FIORE & DEBLANC: — The two of them are in their motel room and receiving phone calls on their antiquated telephone from possibly The Powers That Be, which may have something to do with the fact that they are on Earth trying to track down and retrieve Genesis. And also the fact that they’re not supposed to be doing that, and that their unauthorized mission was supposed to be a secret.
WHAT DID ODIN QUINCANNON DO THIS WEEK TO MAKE THE EPISODE WEIRD? — Lectured his employees about their paintball game gone wrong and told them to “watch their roughhousing” and told the sex workers that they “need to watch where they’re walking.”

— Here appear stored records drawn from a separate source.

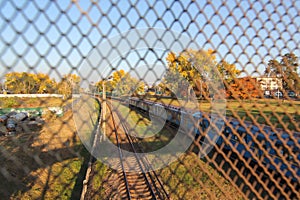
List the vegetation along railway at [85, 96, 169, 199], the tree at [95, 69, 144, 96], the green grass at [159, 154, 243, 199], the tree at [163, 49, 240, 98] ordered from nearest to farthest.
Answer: the tree at [163, 49, 240, 98] → the tree at [95, 69, 144, 96] → the green grass at [159, 154, 243, 199] → the vegetation along railway at [85, 96, 169, 199]

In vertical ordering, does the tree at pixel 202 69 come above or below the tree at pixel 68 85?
above

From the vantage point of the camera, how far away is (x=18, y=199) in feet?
20.9

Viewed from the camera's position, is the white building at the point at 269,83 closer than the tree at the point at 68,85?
No

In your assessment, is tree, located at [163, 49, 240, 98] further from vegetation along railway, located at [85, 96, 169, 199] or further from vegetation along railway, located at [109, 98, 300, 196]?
vegetation along railway, located at [85, 96, 169, 199]

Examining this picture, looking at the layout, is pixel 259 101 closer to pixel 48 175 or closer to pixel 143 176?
pixel 143 176

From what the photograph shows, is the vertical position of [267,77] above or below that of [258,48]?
below

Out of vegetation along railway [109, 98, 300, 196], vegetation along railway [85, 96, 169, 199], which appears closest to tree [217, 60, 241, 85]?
vegetation along railway [109, 98, 300, 196]

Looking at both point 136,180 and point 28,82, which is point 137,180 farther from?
point 28,82

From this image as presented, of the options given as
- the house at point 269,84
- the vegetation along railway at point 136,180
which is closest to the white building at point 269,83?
the house at point 269,84

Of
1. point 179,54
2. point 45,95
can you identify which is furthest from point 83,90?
point 179,54

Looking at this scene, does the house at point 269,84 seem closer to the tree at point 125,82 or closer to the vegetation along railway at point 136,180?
the tree at point 125,82

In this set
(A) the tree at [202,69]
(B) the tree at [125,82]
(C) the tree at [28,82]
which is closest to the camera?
(C) the tree at [28,82]

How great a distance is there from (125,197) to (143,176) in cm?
133

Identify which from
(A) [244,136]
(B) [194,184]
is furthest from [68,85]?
(B) [194,184]
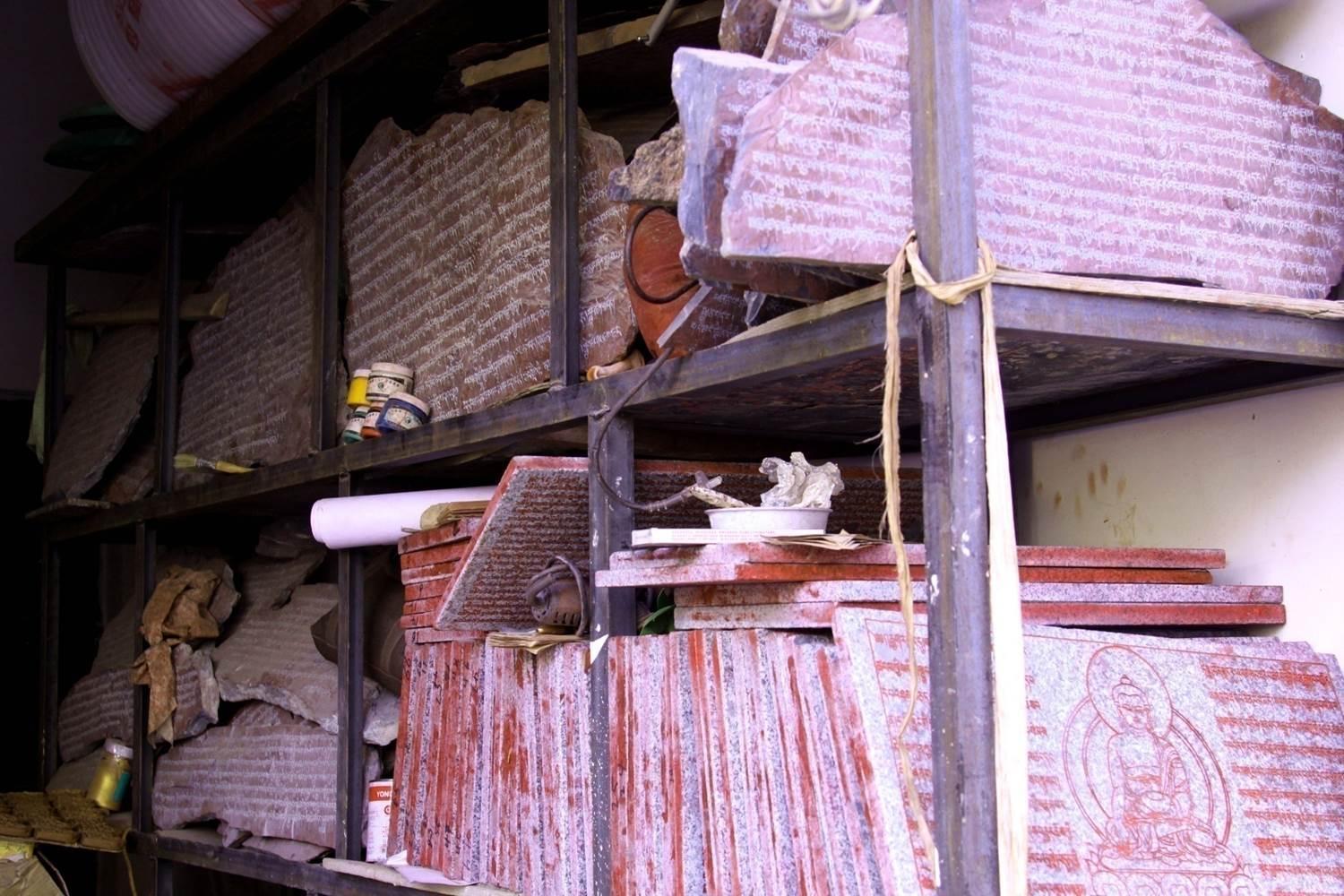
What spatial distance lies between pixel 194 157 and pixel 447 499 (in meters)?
1.37

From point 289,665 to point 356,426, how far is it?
67 centimetres

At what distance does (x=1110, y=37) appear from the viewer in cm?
161

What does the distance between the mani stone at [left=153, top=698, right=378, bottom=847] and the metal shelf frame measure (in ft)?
0.24

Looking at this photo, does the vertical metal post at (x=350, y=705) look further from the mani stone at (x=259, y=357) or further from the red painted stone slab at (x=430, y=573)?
the mani stone at (x=259, y=357)

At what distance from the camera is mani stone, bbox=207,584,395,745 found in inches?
116

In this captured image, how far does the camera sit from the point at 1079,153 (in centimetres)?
157

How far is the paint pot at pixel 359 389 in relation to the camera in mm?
2766

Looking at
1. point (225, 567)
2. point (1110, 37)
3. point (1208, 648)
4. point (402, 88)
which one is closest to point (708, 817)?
point (1208, 648)

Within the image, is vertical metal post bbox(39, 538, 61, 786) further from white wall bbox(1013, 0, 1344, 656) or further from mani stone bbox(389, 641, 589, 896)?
white wall bbox(1013, 0, 1344, 656)

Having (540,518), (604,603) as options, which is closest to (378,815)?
(540,518)

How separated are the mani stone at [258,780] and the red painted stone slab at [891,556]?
119 cm

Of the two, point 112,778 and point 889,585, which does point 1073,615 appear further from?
point 112,778

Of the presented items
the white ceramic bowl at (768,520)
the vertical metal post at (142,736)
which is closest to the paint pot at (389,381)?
the white ceramic bowl at (768,520)

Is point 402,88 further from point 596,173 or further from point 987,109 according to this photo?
point 987,109
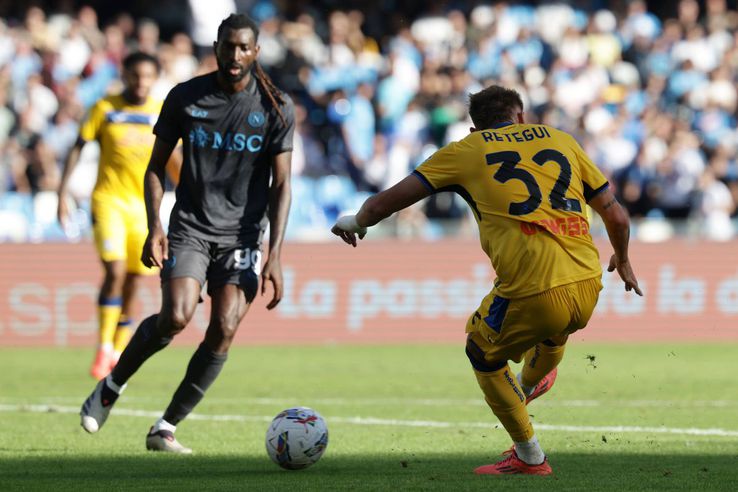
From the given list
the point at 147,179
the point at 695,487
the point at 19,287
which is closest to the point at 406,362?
the point at 19,287

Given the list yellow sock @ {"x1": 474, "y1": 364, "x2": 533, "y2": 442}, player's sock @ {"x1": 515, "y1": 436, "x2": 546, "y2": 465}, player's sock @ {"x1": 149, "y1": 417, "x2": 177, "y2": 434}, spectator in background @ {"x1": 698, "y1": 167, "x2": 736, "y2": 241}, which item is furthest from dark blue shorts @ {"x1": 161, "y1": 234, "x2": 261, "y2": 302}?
spectator in background @ {"x1": 698, "y1": 167, "x2": 736, "y2": 241}

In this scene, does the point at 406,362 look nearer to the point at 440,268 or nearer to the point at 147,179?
the point at 440,268

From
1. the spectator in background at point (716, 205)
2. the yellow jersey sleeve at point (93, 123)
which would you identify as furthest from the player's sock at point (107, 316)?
the spectator in background at point (716, 205)

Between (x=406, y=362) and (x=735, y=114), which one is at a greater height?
(x=735, y=114)

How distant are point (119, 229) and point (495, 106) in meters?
5.90

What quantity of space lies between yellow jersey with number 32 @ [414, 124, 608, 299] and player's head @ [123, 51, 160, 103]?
530 cm

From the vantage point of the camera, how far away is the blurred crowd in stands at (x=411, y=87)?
18.4 meters

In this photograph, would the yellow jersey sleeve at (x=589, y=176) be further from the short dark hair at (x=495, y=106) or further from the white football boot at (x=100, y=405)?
the white football boot at (x=100, y=405)

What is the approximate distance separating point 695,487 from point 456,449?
1.90 meters

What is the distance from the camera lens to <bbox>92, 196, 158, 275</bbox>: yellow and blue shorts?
12.0 m

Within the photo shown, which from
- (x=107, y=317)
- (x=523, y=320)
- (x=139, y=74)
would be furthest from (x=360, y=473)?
(x=107, y=317)

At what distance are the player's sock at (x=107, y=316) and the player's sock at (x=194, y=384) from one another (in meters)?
4.41

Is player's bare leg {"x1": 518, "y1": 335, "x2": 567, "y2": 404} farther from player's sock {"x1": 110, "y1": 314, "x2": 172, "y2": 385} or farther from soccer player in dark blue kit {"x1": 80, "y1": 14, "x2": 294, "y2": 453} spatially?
player's sock {"x1": 110, "y1": 314, "x2": 172, "y2": 385}

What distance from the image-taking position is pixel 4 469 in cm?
693
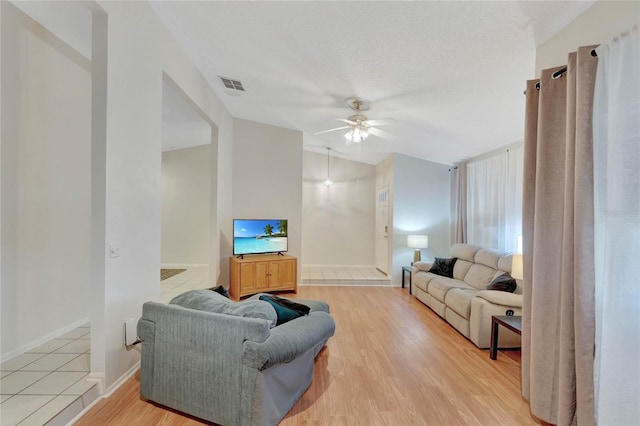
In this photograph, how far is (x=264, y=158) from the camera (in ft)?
17.9

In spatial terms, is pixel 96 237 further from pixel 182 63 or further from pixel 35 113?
pixel 182 63

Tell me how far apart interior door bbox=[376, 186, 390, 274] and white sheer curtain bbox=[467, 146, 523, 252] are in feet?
5.46

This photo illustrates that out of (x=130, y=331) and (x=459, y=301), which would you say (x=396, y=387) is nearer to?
(x=459, y=301)

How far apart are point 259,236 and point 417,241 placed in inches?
120

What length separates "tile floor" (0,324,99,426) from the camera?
1703mm

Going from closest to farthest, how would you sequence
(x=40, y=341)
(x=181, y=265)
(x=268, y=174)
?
(x=40, y=341), (x=268, y=174), (x=181, y=265)

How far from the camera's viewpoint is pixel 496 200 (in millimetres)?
4582

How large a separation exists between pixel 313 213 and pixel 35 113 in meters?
5.45

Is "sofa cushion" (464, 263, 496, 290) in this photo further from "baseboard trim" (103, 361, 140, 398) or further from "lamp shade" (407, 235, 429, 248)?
"baseboard trim" (103, 361, 140, 398)

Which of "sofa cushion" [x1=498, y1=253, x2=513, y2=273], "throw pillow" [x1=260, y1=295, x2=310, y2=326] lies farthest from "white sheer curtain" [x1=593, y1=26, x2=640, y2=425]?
"sofa cushion" [x1=498, y1=253, x2=513, y2=273]

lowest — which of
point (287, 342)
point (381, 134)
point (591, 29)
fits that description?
point (287, 342)

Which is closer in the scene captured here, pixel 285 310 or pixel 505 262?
pixel 285 310

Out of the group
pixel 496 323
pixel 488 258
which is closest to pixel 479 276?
pixel 488 258

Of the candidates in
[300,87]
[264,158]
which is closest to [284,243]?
[264,158]
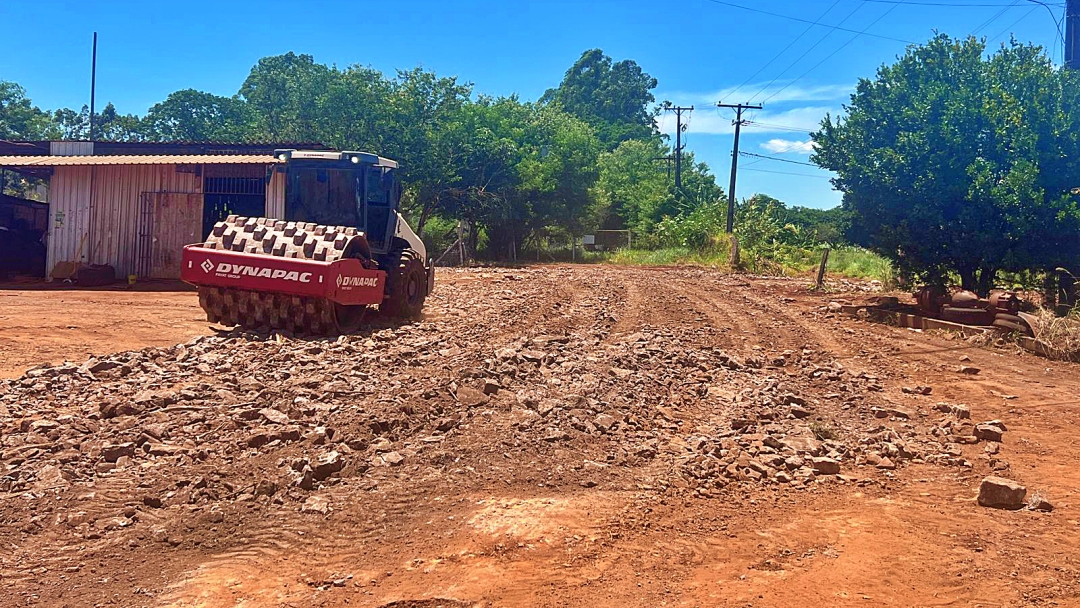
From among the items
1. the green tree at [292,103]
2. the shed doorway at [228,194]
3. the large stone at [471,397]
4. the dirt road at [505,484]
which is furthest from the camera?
the green tree at [292,103]

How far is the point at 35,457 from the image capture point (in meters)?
5.69

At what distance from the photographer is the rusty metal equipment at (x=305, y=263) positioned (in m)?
10.7

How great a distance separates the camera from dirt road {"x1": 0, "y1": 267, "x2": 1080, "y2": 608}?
4.42m

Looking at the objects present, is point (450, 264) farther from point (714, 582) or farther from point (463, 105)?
point (714, 582)

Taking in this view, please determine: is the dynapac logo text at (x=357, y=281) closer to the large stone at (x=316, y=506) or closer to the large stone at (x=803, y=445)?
the large stone at (x=316, y=506)

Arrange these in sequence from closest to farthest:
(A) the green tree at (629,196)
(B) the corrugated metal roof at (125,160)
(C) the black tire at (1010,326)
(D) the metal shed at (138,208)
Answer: (C) the black tire at (1010,326) < (B) the corrugated metal roof at (125,160) < (D) the metal shed at (138,208) < (A) the green tree at (629,196)

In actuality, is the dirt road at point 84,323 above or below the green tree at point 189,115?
below

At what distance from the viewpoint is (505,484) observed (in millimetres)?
5793

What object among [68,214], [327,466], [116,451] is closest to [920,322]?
[327,466]

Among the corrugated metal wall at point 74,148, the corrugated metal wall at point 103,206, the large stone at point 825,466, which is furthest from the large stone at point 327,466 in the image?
the corrugated metal wall at point 74,148

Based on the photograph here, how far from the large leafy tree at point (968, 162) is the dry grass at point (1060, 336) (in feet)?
9.40

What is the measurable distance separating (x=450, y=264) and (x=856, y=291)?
17.9 meters

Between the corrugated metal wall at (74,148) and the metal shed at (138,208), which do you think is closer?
the metal shed at (138,208)

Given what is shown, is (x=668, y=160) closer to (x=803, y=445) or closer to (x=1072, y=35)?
(x=1072, y=35)
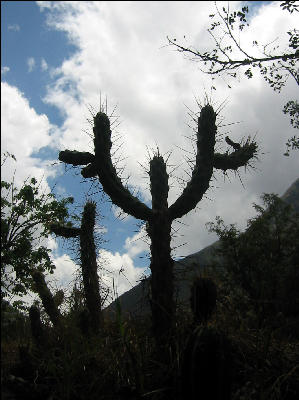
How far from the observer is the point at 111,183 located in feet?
24.8

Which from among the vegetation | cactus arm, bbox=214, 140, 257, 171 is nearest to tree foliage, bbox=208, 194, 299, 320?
cactus arm, bbox=214, 140, 257, 171

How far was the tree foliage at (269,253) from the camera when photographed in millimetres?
23688

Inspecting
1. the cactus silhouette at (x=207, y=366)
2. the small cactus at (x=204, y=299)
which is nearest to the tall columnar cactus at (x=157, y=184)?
the small cactus at (x=204, y=299)

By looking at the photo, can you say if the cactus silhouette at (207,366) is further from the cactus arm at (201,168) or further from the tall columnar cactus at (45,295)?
the tall columnar cactus at (45,295)

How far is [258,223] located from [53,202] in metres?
17.8

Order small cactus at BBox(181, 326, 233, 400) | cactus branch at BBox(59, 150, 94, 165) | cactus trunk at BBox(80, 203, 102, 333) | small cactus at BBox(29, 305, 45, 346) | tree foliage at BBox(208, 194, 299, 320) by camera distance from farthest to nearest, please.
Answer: tree foliage at BBox(208, 194, 299, 320), cactus trunk at BBox(80, 203, 102, 333), cactus branch at BBox(59, 150, 94, 165), small cactus at BBox(29, 305, 45, 346), small cactus at BBox(181, 326, 233, 400)

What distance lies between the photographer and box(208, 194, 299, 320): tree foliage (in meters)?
23.7

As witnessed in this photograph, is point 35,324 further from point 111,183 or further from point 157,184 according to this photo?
point 157,184

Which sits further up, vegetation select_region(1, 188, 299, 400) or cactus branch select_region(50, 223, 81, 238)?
cactus branch select_region(50, 223, 81, 238)

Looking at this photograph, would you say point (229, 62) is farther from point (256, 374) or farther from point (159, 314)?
point (256, 374)

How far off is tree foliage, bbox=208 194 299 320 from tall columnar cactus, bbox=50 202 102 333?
46.3 ft

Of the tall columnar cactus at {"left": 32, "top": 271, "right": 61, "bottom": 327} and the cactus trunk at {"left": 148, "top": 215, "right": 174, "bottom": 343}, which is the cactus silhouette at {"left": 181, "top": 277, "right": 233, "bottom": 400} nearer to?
the cactus trunk at {"left": 148, "top": 215, "right": 174, "bottom": 343}

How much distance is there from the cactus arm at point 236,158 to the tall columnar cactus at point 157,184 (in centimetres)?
79

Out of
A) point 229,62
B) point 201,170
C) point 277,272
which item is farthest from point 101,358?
point 277,272
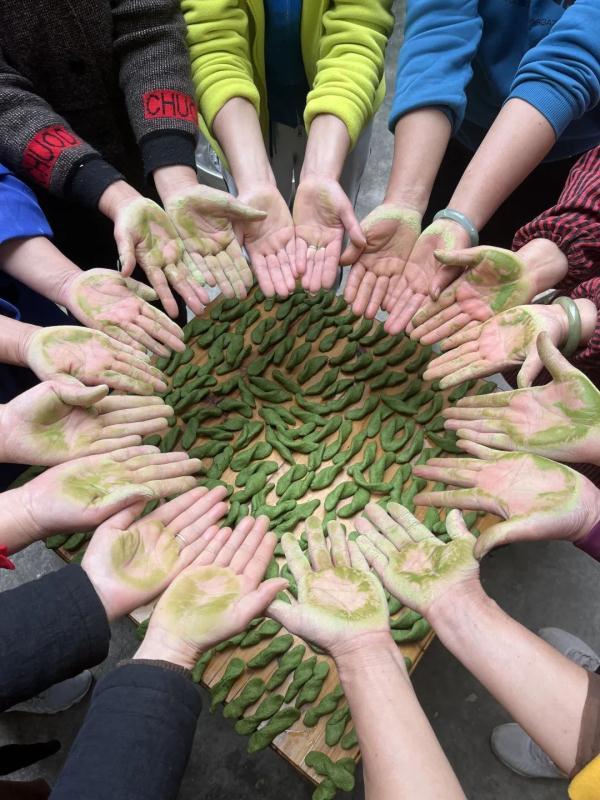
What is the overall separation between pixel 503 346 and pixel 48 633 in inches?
39.0

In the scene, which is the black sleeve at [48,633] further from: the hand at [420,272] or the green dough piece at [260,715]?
the hand at [420,272]

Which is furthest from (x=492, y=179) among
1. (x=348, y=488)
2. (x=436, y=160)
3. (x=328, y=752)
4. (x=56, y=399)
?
(x=328, y=752)

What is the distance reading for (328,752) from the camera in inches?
39.1

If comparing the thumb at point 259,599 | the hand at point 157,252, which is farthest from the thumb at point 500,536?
the hand at point 157,252

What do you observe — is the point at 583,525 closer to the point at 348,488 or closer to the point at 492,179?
the point at 348,488

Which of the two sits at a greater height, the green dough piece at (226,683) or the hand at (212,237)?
the hand at (212,237)

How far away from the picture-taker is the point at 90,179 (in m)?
1.27

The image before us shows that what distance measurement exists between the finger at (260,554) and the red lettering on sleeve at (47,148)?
892 millimetres

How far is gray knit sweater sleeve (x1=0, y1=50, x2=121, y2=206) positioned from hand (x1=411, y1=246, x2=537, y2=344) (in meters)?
0.78

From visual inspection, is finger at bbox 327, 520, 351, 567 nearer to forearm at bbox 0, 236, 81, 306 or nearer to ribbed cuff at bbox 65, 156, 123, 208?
forearm at bbox 0, 236, 81, 306

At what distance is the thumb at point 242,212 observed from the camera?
1323 mm

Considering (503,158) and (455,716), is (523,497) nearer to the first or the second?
(503,158)

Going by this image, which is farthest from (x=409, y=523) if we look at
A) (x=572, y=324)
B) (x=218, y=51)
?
(x=218, y=51)

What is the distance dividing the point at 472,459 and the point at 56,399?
0.80 m
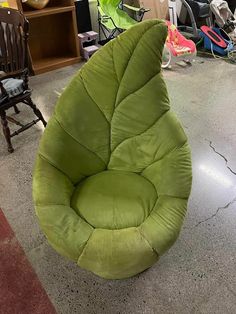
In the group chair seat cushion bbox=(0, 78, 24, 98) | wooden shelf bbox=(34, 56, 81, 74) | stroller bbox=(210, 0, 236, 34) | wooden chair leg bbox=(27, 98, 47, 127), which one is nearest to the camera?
chair seat cushion bbox=(0, 78, 24, 98)

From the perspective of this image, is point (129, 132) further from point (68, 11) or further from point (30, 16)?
point (68, 11)

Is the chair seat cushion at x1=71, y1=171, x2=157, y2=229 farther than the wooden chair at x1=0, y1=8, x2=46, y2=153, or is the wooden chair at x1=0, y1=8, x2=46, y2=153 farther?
the wooden chair at x1=0, y1=8, x2=46, y2=153

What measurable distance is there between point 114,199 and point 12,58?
4.90ft

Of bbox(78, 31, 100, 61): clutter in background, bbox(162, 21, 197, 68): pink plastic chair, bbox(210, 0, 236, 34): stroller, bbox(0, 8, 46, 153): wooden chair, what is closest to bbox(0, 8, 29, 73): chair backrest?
bbox(0, 8, 46, 153): wooden chair

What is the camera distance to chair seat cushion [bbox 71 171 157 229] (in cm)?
120

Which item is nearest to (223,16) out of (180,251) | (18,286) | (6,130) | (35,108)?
(35,108)

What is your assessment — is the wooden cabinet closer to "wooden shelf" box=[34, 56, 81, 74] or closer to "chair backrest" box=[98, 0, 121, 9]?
"wooden shelf" box=[34, 56, 81, 74]

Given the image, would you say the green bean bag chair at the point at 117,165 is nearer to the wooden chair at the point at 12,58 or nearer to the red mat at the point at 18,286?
the red mat at the point at 18,286

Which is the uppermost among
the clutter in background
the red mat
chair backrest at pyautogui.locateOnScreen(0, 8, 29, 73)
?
chair backrest at pyautogui.locateOnScreen(0, 8, 29, 73)

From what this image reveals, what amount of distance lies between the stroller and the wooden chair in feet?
8.82

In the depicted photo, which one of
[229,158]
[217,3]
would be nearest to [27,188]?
[229,158]

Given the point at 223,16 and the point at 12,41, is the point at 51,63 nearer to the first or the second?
the point at 12,41

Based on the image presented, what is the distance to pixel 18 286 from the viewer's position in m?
1.36

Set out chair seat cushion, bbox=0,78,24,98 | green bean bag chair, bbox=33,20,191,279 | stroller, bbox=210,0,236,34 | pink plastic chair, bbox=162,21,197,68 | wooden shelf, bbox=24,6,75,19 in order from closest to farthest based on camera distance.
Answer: green bean bag chair, bbox=33,20,191,279 < chair seat cushion, bbox=0,78,24,98 < wooden shelf, bbox=24,6,75,19 < pink plastic chair, bbox=162,21,197,68 < stroller, bbox=210,0,236,34
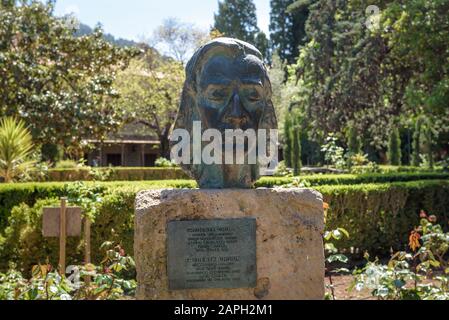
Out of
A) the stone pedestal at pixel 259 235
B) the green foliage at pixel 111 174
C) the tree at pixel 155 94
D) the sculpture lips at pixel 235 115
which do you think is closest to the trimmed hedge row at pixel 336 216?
the stone pedestal at pixel 259 235

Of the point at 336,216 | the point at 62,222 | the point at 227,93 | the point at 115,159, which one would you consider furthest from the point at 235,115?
the point at 115,159

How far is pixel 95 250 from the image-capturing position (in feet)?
23.1

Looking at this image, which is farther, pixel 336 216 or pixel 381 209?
pixel 381 209

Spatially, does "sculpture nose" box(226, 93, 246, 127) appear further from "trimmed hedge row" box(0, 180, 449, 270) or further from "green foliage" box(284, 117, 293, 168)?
"green foliage" box(284, 117, 293, 168)

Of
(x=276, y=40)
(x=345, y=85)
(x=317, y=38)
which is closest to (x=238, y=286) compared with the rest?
(x=345, y=85)

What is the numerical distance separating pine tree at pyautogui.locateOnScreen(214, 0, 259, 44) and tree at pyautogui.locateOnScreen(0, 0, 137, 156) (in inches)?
793

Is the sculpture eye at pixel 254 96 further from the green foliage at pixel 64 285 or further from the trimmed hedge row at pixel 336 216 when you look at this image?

Plays Q*bert on his office computer (probably because the two of them look so much alike) and takes a piss all over Mayor Person’s open briefcase (while also telling Mayor Person not to look at him because, you know, that would be weird) to make it clear that he has no interest in a partnership with the Green Acre Group, his competitors who Donnie wanted to beat up so badly last week. (Here’s a theory about what’s going on with those sinkholes).
TO SUM IT ALL UP:
If Preacher is going to insist on spending the rest of the season (and I hope that it’s only this season) in the town of Annville and not going forward with the Jesse, Tulip, and Cassidy go-on-a-road-trip-and-travel-across-America-in-search-of-God aspect that the story is about, then it would probably help if the town of Annville and the people who reside there are actually interesting and worth paying attention to. Because it’s now getting to the point where, and this is where I’m starting to wonder if it’s a curse or a blessing that I’m familiar with the comics while watching this, I’m watching the plot barely move forward an inch regarding Genesis, Jesse and Tulip’s recent history together and why they parted, the vampire-hunting vigilantes that Cassidy is on the run from, The Saint Of Killers a.k.a. The Cowboy from the beginning of Episode 2, or Snuff Film-Loving Mr. Roarke from Episode 3, and I’m looking at the screen like:
It also doesn’t help that certain changes from the source material (Tulip’s parents, Odin Quincannon being a resident of Annville and appearing much sooner than expected, John Custer being a preacher and his wife, Christina, being nowhere in sight so far) have me questioning more than I should why these changes are happening and whether the writers know where they’re going with them.
Preacher is also still moving at a leisurely pace with each episode and not really crackling with the gonzo, go-for-broke, action-packed energy and “I can’t believe this is being allowed on television” humor and tone that the Pilot had in spades, and that easily lets you know what comic book was being adapted. And the longer this goes on, (and we’re about halfway through the season, as there are only ten episodes being aired this year), the more I’m going to hear Elvis Presley singing “A Little Less Conversation, A Little More Action, Please” in my head as I watch. And that’s not good and not at all what I want.